Introduction (Pomponne. Fête du rédempteur. 1900)
Dans un texte publié comme Introduction du recueil, Bloy rappelle que comme nombre de jeunes écrivains, il s’est déjà laissé prendre au piège des boniments des éditeurs. Il reconnaît que cet écueil est courant et se donne donc pour mission de prévenir du danger que constituent belluaires et porchers.

Le cabanon de Prométhée (1er septembre 1890)
Ce texte fait quant à lui référence au malheureux Comte de Lautréamont, dont Les chants de Maldoror ont malheureusement été ignorés du public.
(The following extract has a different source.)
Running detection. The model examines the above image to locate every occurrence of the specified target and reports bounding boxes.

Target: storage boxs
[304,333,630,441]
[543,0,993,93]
Bien sûr que ce poème en prose est un blasphème (n’oublions pas le ferveur chrétienne de Bloy), mais dans le cas précis de Lautréamont, ce qui est « le signe incontestable du grand poète, c’est l’inconscience prophétique, la troublante faculté de proférer par dessus les hommes et le temps, des paroles inouïes dont il ignore lui-même la portée ». p.59. Lautréamont est pour Bloy un fou dont l’oeuvre parfaitement déconcertante a malheureusement été méconnue. Même si les Chants de Maldoror est une oeuvre poétique parfaitement blasphématoire, Bloy est conscient qu’un athée tel que Lautréamont ne peut blasphémer sans mettre à bas le symbole de la religion (la croix), justifiant ainsi le génie du poète maudit.
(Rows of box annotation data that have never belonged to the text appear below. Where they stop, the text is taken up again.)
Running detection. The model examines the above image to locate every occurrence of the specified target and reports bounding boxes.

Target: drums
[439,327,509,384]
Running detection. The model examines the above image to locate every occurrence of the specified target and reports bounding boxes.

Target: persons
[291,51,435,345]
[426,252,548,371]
La Babel de fer (14 janvier 1889)
Léon Bloy, visionnaire ? Peut-être. Ce texte se réfère à la tour Eiffel qui est en cours de construction au moment où Bloy le rédige. « Mais j’aime Paris qui est un lieu des intelligences et je sens Paris menacé par ce lampadaire véritablement tragique, sorti de son ventre, et qu’on apercevra la nuit, de vingt lieues, par dessus l’épaule des montagnes, comme un fanal de naufrage et de désespoir. J’en appelle néanmoins, l’achèvement de tous mes voeux, parce qu’il faut, une bonne fois, que les prophéties s’accomplissent et parce que j’ai le préssentiment que cette quincaillerie superbe est attendue par les destins. p.70

L’anniversaire des carcans (7 janvier 1889)
De l’étrange habitude de fêter l’Epiphanie pour des non chrétiens.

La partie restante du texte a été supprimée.